> _Exercise data_:
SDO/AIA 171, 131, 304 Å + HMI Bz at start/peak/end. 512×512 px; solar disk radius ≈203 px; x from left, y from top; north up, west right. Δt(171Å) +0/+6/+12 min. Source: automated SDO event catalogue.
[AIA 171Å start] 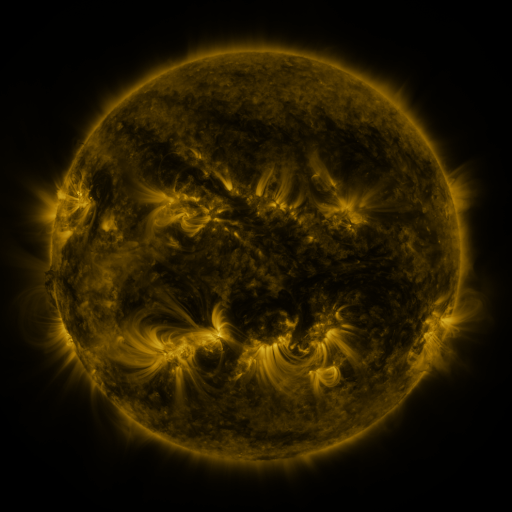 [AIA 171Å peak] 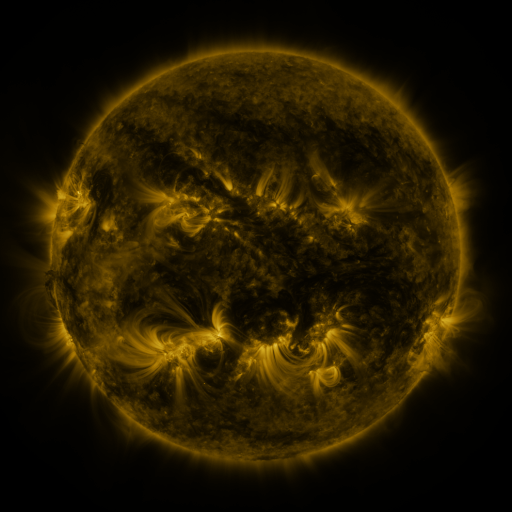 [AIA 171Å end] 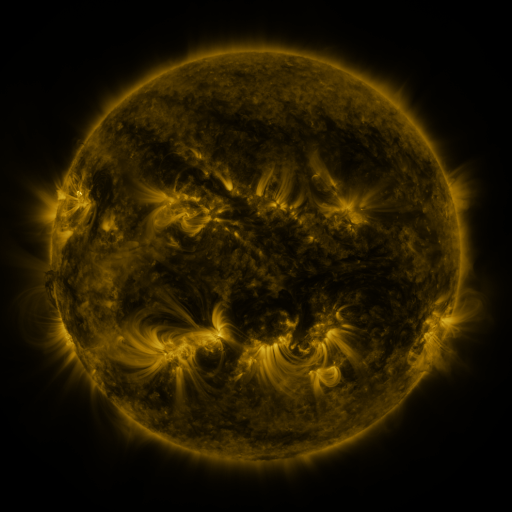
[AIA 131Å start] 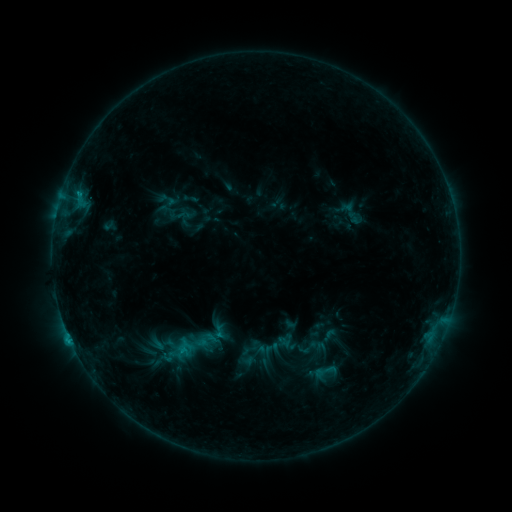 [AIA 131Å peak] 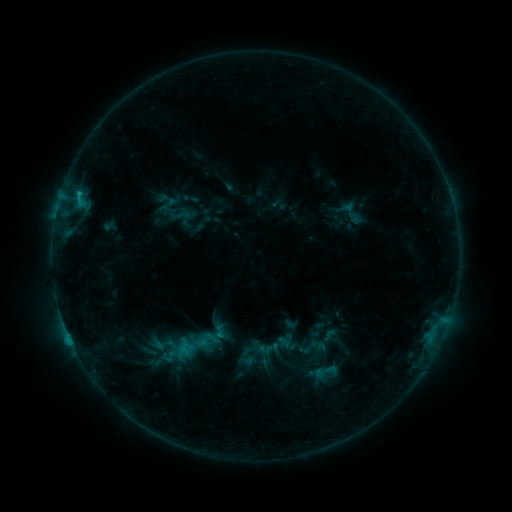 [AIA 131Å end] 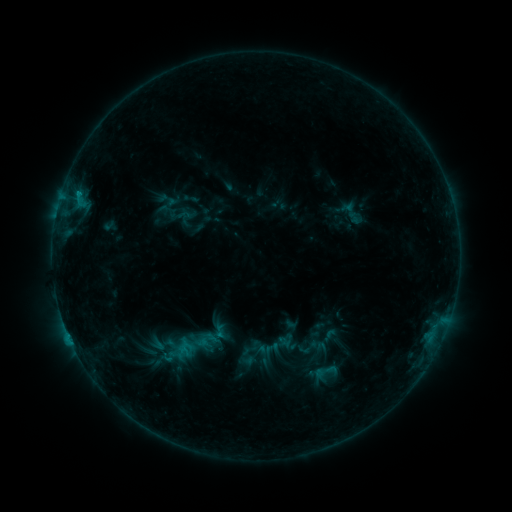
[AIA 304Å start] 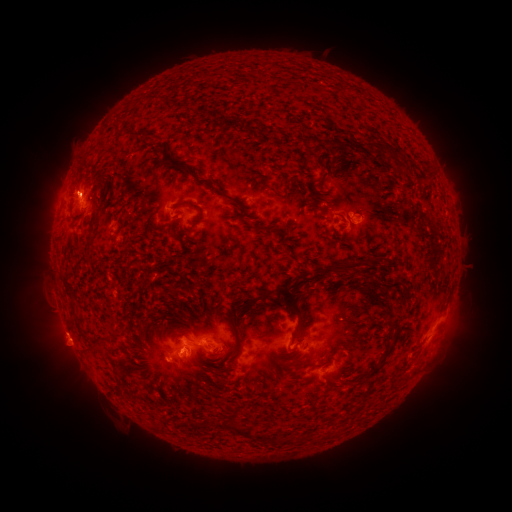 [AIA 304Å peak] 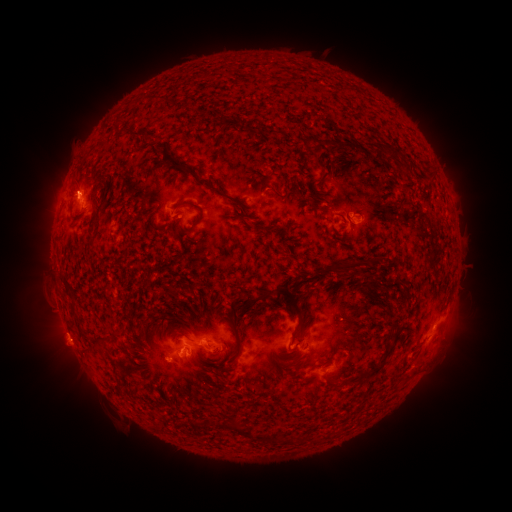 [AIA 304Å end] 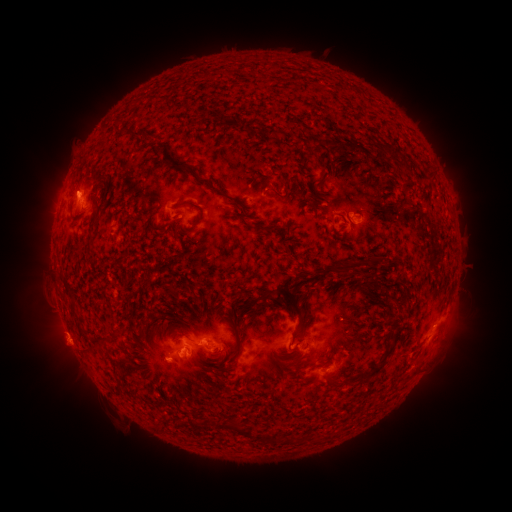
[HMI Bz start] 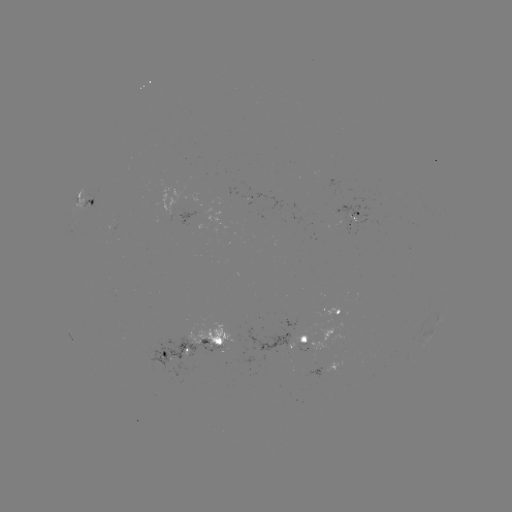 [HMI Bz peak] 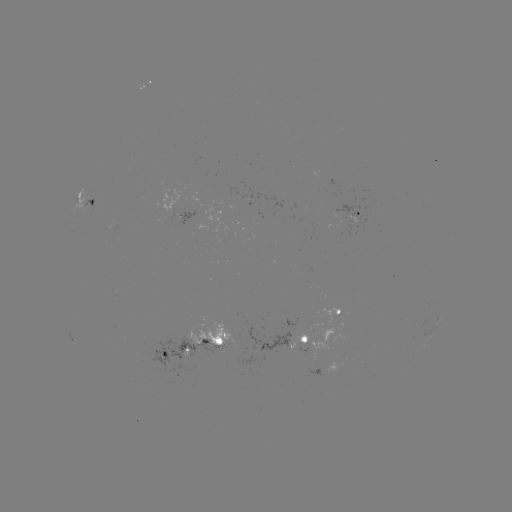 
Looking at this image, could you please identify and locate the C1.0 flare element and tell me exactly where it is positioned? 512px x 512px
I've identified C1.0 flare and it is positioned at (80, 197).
...
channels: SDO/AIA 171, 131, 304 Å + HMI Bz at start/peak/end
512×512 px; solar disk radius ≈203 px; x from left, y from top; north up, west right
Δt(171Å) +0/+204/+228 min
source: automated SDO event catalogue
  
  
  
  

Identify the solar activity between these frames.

> _What the exercise asks_:
Show each line of the listing that holds the string "disk".

> _Reply to the exercise_:
SDO/AIA 171, 131, 304 Å + HMI Bz at start/peak/end. 512×512 px; solar disk radius ≈203 px; x from left, y from top; north up, west right. Δt(171Å) +0/+6/+12 min. Source: automated SDO event catalogue.
512×512 px; solar disk radius ≈203 px; x from left, y from top; north up, west right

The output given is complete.